Work to do —
1 - Using the review of the Stage and Screen album, answer these:
(a) How many of the songs have the word "time" in the title?
(b) Which Broadway show does I Love Betsy come from?
(c) Who plays bass in Pizzarelli's trio?
2 - Resume the review of John Pizzarelli's Stage and Screen album with the sentence that comes after its final one.

Even though the sound on this CD is detailed and crisp, I have a problem with the atmos. I fail to detect the clash of ice cubes expertly agitated in a cocktail shaker, the crystalline clink of high-grade stemware, the shedding of inhibitions or the low hum of conversation masking carnal intent because the true home for this album’s content is a Manhattan boîte, underlit and intimate.
Stage and Screen presents us with a dozen (actually more, if you separate each of the multiple melodies in Oklahoma Suite) show tunes from hard-core professionals like Vincent Youmans, Jerry Bock, Jules Styne, Betty Comden, Adolf Green, Richard Rodgers, Lorenz Hart, Oscar Hammerstein II, Sammy Cahn, Burton Lane, Alan Jay Lerner, Jerry Bock, John Kander and Fred Ebb, all meticulously crafted for use on Broadway or Hollywood. Four of the songs have the word ‘time’ in the title and two of them are ‘list’ songs (when lyrics itemise a series of experiences, metaphors or items related to the love object). Sadly, on the subject of choice of repertoire, the sleeve notes remain shtum.
John Pizzarelli is a fine guitarist with an engaging vocal style. His trio, the classic combination of guitar, piano and bass as favoured by Nat ‘King’ Cole, Art Tatum and Oscar Peterson, exhibits a considerable level of instrumental interplay. Pizzarelli opens the album with Too Close For Comfort, scatting in unison with his guitar line in the manner of Slam Stewart or Major Holley, two string bass masters from the previous century who hummed in harmony to their arco solos. Unfamiliar to me is I Love Betsy from Broadway show ‘Honeymoon In Vegas’, a ‘list’ song crammed with references close to the heart of every chauvinistic New Yorker. I Want To be Happy is a snappy instrumental showcase for Pizzarelli’s guitar, the agile hands of pianist Isaiah J. Thompson and the plucky digits of bass player Michael Karn.

Entries shown —
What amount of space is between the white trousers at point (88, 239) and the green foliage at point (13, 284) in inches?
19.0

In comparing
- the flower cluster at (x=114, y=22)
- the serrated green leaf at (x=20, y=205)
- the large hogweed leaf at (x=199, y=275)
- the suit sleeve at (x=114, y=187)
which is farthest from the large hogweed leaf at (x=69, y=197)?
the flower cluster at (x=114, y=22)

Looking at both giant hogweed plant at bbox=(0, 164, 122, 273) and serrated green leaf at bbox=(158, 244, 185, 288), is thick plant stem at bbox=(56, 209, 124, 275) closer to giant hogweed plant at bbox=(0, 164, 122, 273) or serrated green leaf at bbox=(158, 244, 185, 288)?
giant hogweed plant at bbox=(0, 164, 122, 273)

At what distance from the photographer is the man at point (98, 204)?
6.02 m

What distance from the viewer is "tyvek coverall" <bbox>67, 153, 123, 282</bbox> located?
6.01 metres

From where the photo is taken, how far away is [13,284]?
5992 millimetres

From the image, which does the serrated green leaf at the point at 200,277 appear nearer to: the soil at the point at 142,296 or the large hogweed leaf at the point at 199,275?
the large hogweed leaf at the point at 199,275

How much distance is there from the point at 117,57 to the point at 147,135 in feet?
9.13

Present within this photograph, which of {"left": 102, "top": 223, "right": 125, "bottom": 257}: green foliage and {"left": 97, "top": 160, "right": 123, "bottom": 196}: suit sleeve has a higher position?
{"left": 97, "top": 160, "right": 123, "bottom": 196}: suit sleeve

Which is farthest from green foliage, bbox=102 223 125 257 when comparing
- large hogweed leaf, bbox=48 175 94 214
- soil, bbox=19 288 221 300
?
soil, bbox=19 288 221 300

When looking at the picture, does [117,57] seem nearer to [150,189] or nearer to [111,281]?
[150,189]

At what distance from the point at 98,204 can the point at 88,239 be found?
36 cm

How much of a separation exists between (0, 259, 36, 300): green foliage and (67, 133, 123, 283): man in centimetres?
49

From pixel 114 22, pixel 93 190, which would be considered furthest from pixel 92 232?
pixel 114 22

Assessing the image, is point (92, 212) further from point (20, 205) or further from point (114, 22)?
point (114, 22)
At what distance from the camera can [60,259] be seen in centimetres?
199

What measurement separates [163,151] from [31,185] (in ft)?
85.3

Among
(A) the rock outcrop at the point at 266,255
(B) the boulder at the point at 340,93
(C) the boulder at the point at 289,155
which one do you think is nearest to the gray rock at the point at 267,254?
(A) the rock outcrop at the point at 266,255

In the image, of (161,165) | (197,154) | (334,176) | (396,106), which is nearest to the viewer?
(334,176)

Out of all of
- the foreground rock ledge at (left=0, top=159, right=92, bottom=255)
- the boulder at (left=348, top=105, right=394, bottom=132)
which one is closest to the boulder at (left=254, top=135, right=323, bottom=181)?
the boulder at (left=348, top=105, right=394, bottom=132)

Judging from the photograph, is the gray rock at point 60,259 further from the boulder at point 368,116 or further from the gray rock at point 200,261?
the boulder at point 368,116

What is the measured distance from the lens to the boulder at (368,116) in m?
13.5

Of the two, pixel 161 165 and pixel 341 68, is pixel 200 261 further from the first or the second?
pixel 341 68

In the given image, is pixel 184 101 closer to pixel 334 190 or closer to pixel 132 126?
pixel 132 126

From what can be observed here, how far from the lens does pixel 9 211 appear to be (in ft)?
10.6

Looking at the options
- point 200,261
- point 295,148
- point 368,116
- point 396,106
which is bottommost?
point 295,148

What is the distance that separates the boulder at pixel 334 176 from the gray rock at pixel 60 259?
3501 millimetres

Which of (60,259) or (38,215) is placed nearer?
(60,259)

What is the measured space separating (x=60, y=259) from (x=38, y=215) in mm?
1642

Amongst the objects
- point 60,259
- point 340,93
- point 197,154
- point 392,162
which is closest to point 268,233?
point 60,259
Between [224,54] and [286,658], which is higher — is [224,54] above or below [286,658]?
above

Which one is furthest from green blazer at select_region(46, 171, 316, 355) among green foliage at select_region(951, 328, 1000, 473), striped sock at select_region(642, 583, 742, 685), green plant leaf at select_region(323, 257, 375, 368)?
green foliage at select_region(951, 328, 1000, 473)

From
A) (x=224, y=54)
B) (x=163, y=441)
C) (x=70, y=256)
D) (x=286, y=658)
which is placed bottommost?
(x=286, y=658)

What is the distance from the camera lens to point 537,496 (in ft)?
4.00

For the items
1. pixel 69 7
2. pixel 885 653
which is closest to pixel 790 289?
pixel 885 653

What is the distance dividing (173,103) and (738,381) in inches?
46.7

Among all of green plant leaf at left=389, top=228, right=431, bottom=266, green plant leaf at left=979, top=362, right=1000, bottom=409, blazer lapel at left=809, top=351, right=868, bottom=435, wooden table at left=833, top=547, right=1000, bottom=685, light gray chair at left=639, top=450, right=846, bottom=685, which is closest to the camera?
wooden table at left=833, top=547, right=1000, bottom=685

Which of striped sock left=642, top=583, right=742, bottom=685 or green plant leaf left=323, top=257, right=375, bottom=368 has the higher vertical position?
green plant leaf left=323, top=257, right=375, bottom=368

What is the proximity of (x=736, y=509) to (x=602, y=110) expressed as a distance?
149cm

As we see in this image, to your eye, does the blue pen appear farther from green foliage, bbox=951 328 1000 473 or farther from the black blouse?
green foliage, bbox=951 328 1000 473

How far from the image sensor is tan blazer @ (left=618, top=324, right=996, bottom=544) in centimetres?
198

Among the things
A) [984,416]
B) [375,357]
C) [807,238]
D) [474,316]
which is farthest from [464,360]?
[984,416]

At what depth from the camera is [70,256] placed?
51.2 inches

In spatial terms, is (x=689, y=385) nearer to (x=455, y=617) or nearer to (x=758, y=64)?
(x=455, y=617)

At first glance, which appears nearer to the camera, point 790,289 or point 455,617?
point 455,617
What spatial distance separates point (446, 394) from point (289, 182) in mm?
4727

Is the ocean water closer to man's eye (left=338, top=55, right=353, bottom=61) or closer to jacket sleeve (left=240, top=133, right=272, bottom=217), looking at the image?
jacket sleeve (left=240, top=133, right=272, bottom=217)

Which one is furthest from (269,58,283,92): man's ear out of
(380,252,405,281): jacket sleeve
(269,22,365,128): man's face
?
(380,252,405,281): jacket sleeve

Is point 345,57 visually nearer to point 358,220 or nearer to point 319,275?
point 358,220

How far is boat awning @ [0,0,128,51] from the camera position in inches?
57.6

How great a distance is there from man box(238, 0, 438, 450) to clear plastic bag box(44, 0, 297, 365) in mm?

Final answers —
1 -
(a) Four.
(b) Honeymoon In Vegas.
(c) Michael Karn.

2 -
Tea For Two is a show-stopper. At glacial pace, Pizzarelli whispers the verse of in a close-to-the-microphone manner before Thompson offers an inventive reading heavily laced with tremolo. Then, after the relaxed solo guitar intro to Just In Time, Thompson reveals his gift for melody, unleashing long lyrical lines prior to Pizzarelli pitching into another unison scat solo before the piano and guitar trade tumbling eight bar phrases.
Some Other Time from Leonard Bernstein, Adolph Green and Betty Comden’s Broadway musical On The Town is a elegiac meditation for Pizzarelli’s guitar. And Rodgers and Hart’s tribute to deja-vu, Where Or When, is outfitted with a suitably dreamy beguine rhythm and a ravishing interlude by Thompson. Rodgers and Hammerstein’s Oklahoma Suite, a medley of greatest hits from the long-running musical, opens with bassist Karn’s arco treatment of the verse to Oh, What A Beautiful Morning before the group revisits the melodies of I’m Just A Girl Who Can’t Say ‘No’, People Will Say We’re in Love, Surrey With A Fringe On Top and Oklahoma.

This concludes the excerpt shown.